Hi Fred,
Your take has a lot of merit. Mine doesn't make much sense (even to me!) if I don't factor in the pedagogical opportunity to understand serial processing better, and the chance to address a general need for more complex functionality than dedicated FPGA logical constructs normally provide (state machines and cascaded modules can only do so much before they too become unwieldy). But it's kind of betting the farm, and one could do as much or likely much more (reverb and other delay effects) with a Beaglebone black lashed to a some circuitry. A lot of it I suppose is the pent up frustration of working for others for so long, doing stuff I didn't care about that much, while my own ideas languished. Making up for lost time with a vengeance!
If very little of the FPGA is being used, it could easily give you a tuner, or do linearization, or handle less critical axes directly. That's what I was doing at first and it was working great before I got so seriously sidetracked.

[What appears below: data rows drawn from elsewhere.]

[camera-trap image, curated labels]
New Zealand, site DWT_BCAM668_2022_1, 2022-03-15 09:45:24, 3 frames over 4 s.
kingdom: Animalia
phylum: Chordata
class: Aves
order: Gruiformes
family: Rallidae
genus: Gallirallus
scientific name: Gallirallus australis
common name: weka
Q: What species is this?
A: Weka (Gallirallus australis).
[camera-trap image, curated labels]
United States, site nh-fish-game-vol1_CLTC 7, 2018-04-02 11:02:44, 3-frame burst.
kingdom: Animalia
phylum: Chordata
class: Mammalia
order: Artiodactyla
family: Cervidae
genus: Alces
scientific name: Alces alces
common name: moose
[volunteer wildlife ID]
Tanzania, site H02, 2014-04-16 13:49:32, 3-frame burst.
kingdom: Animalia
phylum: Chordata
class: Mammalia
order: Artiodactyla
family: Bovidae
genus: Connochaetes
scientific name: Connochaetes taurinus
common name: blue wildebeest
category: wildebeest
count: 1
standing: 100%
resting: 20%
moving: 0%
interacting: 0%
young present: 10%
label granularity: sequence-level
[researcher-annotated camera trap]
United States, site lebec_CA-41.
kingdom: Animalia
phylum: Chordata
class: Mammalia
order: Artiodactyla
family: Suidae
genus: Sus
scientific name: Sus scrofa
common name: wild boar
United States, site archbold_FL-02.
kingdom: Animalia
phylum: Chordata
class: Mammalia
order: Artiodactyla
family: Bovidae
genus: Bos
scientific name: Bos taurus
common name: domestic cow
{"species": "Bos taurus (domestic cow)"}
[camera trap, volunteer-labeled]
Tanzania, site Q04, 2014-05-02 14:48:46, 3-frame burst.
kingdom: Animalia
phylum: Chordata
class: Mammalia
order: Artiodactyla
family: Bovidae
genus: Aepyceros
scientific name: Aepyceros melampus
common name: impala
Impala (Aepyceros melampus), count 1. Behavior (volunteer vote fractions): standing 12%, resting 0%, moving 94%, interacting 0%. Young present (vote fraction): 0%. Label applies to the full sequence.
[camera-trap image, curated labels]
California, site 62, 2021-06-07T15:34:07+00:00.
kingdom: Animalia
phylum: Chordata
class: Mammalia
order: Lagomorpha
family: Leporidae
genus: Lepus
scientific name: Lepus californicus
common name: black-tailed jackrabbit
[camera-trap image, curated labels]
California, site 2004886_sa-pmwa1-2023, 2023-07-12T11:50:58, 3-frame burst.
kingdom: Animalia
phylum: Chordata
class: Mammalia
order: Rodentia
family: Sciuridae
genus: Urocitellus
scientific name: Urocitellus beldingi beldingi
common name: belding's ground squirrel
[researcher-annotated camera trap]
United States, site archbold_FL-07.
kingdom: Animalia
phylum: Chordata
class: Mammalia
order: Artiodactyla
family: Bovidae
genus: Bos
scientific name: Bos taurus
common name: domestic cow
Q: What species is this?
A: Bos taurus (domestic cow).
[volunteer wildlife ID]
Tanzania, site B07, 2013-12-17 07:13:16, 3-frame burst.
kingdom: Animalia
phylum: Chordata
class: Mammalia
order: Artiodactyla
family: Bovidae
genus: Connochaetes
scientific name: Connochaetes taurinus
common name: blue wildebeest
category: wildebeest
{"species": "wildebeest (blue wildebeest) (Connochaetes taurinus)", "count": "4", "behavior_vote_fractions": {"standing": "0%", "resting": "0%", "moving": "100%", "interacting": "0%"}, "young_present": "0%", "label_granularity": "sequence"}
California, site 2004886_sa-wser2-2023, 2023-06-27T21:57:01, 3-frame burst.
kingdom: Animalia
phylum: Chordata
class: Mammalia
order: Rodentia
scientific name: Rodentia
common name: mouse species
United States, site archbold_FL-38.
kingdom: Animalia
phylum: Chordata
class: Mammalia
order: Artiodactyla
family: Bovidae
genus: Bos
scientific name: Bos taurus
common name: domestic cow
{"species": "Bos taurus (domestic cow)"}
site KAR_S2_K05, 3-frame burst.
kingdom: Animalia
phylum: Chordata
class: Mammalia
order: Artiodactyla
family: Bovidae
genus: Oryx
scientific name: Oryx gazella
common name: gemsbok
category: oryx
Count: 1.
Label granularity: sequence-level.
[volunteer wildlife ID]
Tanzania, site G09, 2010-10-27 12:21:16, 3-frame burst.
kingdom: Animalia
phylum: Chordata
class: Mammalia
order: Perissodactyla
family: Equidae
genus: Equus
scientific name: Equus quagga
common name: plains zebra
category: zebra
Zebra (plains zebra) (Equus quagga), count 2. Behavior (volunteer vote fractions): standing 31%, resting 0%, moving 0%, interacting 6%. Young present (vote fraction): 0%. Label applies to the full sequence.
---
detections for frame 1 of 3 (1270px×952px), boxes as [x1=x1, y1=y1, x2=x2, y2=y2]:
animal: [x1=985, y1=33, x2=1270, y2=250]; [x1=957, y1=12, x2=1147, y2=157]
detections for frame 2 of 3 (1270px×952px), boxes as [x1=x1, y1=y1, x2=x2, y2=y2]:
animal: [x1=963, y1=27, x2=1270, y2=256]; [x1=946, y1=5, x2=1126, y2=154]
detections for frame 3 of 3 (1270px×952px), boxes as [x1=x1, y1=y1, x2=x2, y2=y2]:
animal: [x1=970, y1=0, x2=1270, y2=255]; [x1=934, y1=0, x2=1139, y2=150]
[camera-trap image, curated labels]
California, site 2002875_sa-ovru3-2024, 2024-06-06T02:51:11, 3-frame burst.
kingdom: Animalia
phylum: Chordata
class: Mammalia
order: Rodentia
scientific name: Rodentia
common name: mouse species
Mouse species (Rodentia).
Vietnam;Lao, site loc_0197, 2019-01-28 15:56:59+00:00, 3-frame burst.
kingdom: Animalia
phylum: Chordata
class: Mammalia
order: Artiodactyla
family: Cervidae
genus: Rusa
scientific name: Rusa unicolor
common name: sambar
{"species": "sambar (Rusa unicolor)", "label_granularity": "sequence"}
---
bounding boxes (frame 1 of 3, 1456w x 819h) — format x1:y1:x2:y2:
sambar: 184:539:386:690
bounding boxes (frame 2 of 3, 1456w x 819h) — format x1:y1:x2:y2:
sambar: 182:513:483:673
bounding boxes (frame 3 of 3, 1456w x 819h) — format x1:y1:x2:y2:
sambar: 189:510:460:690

I think a lot of what we may both be fighting is there is no clear programmable platform that will support 100% of the functions we need, but a few are tantalizingly close. If I had a Cyclone board with a 16 bit stereo DAC as standard equipment I'd likely have more to show-and-tell at this point (big talk!). Instead I'm off chasing wild geese. Another thing I know I'm up against is the entirely adequate products Moog made, and the huge difficulty of bringing anything at all to market in the first place.
But what's super great is, due to the very open collaboration here (and elsewhere on the web) I think we all have a much better sense of what makes a Theremin good, and we have various practical approaches we can put in place to achieve that goal.